伝習録 / 黄以方録
「心不是一塊血肉,凡知覺處便是心。如耳目之知視聽,手足之知痛癢,此知覺便是心也。」
新字:「心不是一塊血肉,凡知覚処便是心。如耳目之知視聴,手足之知痛癢,此知覚便是心也。」
書き下し
「心は是れ一塊の血肉にあらず。凡そ知覚する処、便ち是れ心なり。耳目の視聴を知り、手足の痛痒を知るが如し。此の知覚、便ち是れ心なり」と。
現代語訳
「心は一塊の血肉ではない。
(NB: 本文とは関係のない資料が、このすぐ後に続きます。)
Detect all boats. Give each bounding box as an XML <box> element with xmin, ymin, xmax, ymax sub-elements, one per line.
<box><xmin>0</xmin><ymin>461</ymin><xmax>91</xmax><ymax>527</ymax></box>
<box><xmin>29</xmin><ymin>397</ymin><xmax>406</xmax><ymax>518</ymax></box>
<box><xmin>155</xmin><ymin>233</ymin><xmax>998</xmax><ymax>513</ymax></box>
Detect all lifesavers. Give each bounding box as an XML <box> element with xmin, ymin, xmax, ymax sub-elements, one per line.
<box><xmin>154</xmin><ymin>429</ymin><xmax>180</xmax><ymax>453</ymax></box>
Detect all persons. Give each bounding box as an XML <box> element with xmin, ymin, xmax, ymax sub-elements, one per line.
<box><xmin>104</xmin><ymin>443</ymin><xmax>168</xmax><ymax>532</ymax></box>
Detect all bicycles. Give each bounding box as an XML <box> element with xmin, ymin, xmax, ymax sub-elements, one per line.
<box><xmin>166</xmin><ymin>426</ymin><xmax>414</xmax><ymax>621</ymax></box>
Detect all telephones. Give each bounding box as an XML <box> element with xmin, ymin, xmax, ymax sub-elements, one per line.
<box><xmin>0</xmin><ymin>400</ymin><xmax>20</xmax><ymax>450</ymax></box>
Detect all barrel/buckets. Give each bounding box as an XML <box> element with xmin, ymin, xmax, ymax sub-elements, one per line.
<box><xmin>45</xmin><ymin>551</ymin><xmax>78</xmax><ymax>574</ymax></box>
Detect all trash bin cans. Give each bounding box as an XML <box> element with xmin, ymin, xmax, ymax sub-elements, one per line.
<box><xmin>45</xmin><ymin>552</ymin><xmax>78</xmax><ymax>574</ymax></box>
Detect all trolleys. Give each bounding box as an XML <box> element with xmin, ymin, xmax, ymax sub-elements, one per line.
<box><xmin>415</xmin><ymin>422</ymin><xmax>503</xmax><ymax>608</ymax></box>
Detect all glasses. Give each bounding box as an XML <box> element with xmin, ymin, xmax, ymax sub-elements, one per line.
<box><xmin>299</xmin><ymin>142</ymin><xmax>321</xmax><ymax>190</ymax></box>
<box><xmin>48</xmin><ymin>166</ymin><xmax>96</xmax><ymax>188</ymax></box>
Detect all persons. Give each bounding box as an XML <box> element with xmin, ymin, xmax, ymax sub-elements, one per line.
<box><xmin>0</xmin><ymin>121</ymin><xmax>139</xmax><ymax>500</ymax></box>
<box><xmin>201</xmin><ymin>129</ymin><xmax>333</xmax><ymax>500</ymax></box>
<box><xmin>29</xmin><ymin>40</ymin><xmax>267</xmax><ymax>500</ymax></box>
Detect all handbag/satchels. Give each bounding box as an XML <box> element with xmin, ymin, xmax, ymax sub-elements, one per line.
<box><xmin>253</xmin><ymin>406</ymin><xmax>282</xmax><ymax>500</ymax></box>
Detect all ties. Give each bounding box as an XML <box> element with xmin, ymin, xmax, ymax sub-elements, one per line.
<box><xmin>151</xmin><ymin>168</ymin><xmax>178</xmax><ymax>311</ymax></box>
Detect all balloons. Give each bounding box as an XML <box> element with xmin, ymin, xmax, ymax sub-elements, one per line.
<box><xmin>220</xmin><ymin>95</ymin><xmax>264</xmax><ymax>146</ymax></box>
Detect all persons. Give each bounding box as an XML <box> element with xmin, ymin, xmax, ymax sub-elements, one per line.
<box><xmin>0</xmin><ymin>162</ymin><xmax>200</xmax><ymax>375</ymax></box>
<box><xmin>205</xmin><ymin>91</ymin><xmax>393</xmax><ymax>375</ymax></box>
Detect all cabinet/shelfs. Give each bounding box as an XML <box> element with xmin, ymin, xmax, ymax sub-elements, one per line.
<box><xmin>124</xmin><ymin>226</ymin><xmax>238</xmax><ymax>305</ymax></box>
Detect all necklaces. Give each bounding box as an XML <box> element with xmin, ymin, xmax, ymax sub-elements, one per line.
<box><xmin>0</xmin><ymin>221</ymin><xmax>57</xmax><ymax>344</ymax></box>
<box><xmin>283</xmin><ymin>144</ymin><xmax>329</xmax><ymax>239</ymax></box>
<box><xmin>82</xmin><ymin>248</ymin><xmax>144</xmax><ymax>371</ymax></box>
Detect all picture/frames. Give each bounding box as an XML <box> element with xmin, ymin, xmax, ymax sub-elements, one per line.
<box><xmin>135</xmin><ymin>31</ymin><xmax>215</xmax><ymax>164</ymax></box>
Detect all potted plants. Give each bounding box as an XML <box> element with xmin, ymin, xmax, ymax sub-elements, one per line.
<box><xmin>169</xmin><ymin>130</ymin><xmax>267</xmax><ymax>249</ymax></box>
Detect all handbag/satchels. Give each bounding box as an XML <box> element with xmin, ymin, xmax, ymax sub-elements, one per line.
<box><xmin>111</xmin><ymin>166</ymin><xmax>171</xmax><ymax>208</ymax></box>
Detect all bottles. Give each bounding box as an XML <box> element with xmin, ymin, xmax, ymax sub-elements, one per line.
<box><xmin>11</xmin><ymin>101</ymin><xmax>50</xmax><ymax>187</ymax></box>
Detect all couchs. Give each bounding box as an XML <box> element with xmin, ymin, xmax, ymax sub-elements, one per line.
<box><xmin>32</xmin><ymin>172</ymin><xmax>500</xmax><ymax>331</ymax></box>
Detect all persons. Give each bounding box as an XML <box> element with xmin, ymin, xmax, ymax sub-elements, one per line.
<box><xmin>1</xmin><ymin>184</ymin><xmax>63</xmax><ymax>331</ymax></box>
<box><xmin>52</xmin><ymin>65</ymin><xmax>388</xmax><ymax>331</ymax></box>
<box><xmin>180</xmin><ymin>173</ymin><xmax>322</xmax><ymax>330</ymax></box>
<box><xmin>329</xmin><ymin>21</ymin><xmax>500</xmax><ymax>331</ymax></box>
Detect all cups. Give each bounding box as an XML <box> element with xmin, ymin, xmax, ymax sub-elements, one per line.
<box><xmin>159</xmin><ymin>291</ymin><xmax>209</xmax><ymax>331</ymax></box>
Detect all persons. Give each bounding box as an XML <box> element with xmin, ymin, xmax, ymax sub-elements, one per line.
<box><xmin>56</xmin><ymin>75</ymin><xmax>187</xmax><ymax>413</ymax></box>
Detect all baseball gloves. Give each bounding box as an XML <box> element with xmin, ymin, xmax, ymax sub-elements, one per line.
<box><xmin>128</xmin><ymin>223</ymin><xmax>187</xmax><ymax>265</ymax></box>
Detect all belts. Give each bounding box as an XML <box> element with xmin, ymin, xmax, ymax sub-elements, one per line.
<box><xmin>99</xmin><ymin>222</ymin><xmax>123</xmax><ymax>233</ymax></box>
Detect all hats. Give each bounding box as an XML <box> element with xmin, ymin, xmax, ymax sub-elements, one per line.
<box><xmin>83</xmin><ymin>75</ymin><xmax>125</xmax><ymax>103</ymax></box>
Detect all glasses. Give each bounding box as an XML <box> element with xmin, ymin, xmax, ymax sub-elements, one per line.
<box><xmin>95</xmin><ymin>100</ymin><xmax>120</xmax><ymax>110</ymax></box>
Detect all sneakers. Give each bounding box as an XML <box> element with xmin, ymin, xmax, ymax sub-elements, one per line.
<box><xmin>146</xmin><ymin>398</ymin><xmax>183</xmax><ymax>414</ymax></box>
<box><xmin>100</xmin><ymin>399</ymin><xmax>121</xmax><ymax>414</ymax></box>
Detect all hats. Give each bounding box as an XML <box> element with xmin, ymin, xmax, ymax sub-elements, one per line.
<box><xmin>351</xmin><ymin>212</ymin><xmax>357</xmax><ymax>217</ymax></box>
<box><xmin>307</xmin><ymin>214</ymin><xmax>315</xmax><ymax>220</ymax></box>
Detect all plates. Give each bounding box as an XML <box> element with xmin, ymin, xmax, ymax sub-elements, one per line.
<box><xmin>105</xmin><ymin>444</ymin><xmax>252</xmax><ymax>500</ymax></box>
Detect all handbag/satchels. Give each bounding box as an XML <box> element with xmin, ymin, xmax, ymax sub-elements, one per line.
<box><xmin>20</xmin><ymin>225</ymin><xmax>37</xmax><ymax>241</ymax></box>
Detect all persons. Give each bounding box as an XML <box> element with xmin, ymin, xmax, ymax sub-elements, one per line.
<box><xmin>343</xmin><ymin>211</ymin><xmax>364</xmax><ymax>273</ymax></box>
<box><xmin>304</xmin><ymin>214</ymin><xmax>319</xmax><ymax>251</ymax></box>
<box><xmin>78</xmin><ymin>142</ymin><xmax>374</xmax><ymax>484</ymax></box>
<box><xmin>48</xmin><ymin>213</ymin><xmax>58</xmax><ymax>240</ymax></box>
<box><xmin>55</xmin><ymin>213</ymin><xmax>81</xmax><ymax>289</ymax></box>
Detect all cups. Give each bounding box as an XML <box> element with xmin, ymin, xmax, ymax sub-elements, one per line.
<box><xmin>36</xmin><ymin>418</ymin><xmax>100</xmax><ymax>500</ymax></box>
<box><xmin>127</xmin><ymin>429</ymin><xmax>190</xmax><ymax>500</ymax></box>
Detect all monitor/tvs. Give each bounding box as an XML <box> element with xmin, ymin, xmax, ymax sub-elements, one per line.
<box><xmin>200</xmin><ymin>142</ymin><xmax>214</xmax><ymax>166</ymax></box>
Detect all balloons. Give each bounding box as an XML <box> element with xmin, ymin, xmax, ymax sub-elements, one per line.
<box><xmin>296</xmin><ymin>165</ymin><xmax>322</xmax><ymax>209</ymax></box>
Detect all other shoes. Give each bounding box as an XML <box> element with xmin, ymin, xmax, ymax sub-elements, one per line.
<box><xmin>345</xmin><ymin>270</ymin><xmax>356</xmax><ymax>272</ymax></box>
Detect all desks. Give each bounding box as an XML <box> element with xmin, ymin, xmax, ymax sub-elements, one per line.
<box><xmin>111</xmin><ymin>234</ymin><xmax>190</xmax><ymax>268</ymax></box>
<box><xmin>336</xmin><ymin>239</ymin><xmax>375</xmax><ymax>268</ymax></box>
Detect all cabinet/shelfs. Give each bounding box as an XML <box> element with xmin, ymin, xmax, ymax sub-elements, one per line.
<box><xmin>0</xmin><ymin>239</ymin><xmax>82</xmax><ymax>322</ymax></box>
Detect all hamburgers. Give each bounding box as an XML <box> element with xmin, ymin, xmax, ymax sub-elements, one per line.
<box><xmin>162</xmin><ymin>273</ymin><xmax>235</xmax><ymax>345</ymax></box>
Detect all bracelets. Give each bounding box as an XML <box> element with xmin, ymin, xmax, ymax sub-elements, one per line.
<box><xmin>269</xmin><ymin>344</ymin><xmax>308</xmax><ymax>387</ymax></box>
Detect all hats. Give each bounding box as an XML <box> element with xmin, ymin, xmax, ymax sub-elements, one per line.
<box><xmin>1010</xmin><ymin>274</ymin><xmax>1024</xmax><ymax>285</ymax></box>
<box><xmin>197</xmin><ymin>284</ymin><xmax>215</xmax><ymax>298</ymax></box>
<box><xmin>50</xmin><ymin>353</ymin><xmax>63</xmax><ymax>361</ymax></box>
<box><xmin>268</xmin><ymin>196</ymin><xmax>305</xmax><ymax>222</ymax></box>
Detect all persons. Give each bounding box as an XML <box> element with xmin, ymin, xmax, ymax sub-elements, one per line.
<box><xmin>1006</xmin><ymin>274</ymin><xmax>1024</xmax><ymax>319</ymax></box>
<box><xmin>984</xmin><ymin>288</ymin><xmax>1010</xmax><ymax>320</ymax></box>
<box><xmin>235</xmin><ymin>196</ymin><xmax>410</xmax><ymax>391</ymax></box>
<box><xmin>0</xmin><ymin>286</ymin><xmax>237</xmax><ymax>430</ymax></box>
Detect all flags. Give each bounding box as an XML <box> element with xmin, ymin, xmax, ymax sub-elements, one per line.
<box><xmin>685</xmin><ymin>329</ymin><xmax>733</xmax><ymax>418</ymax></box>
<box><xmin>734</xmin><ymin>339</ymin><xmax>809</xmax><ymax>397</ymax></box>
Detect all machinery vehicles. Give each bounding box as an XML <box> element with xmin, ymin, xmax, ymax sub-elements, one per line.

知覚する所が心だ。耳目が視聴を知り、手足が痛みや痒みを知るように。この知覚が心だ」。
解説
「心」とは、特定の場所にあるものではなく、私たちが何かを感じ、認識するその働きそのものです。例えば、美しい景色を見て感動したり、誰かの言葉に心を動かされたり、あるいは日々の仕事で課題に直面し、解決策を考えたりする。そうした一つひとつの知覚や思考の瞬間に、私たちの心は確かに存在し、働いています。心は、私たちのあらゆる経験や学びの源であり、常に変化し、成長し続ける動的な存在なのです。